**Supplied data:**
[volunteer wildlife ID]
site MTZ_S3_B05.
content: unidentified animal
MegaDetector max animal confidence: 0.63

==

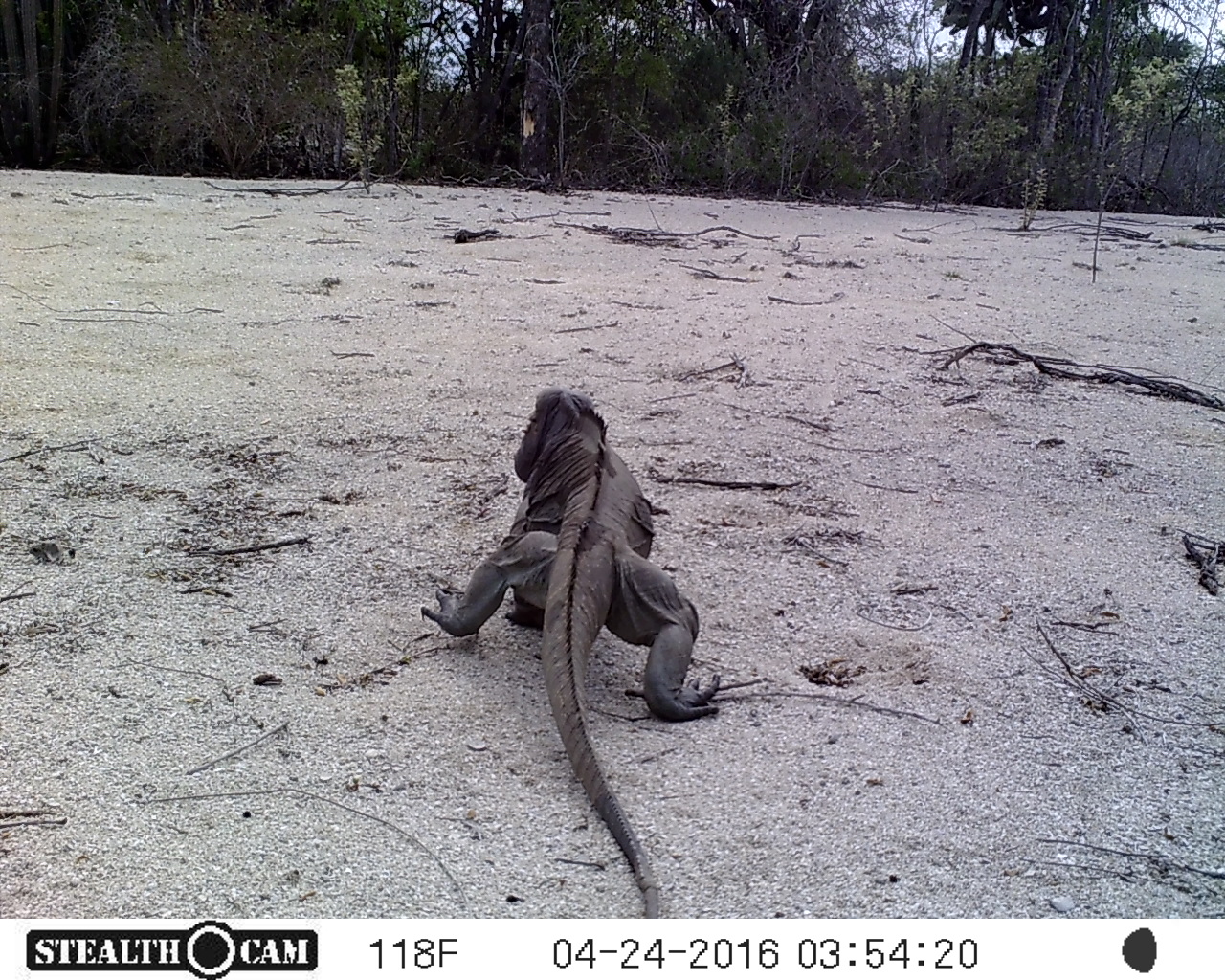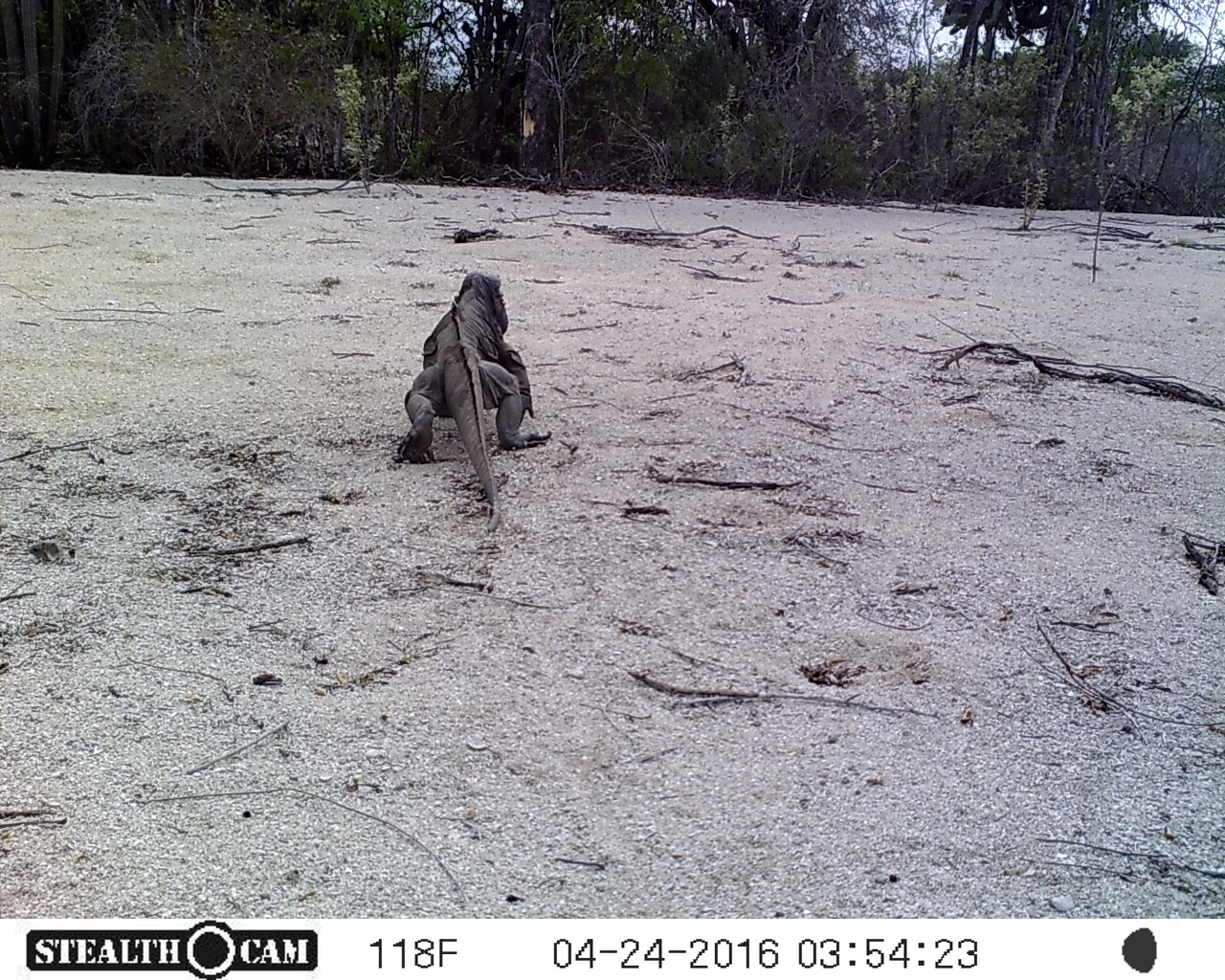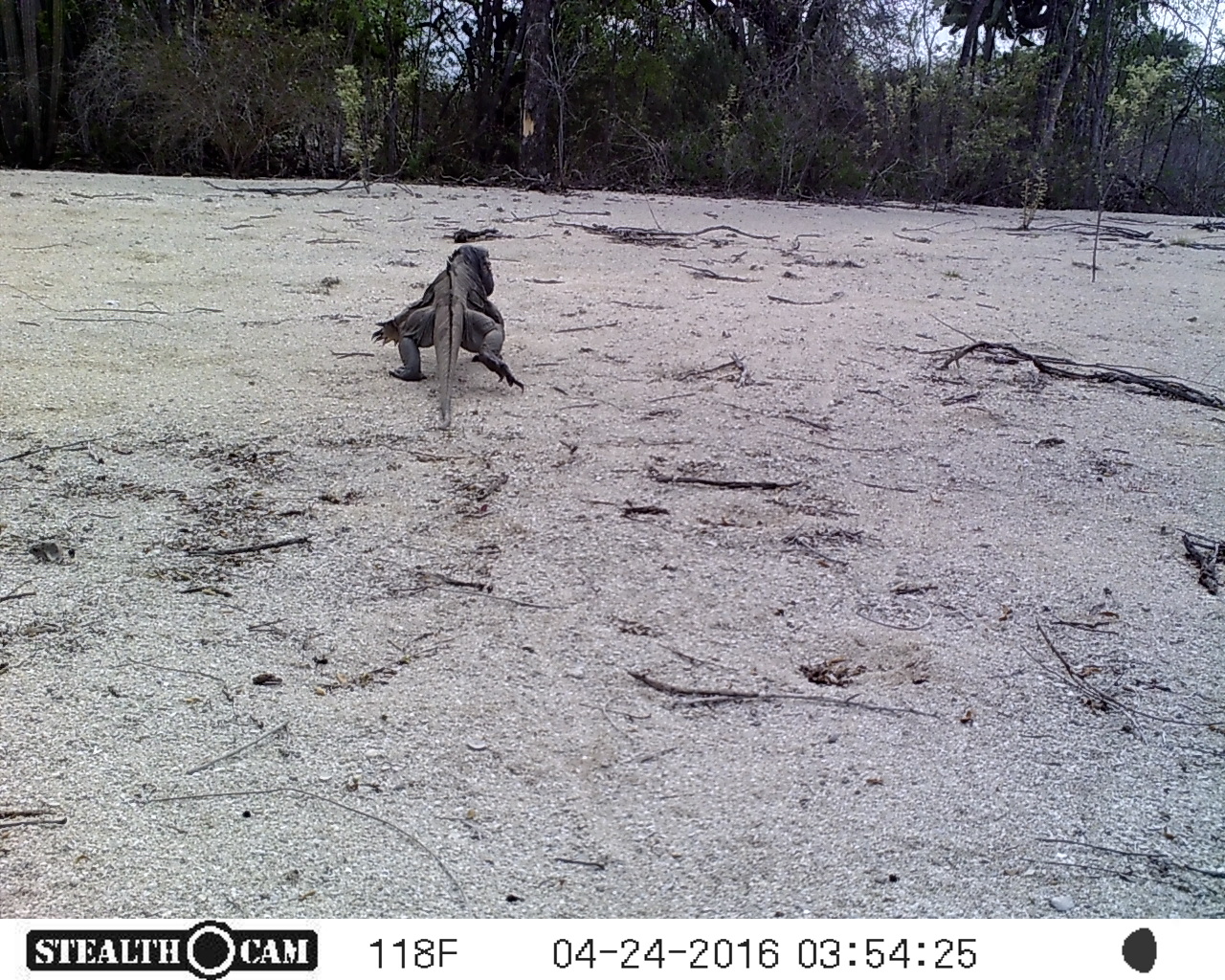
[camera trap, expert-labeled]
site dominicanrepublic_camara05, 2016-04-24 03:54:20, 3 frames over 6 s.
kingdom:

...

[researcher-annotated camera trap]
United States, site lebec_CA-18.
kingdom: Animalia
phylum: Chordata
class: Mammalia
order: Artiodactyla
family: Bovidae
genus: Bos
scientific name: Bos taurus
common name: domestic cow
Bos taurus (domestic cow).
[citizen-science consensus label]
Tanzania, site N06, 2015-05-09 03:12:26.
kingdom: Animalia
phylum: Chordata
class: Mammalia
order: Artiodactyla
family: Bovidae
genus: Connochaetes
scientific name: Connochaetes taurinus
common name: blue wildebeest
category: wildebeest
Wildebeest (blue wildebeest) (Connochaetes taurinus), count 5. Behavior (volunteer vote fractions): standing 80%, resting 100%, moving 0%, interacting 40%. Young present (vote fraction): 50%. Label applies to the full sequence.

**Task instructions:** Reproduce word for word the material above, beginning with the line that contains "[volunteer wildlife ID]" and ending with the line that contains "MegaDetector max animal confidence: 0.63".

**Solution to this task:**
[volunteer wildlife ID]
site MTZ_S3_B05.
content: unidentified animal
MegaDetector max animal confidence: 0.63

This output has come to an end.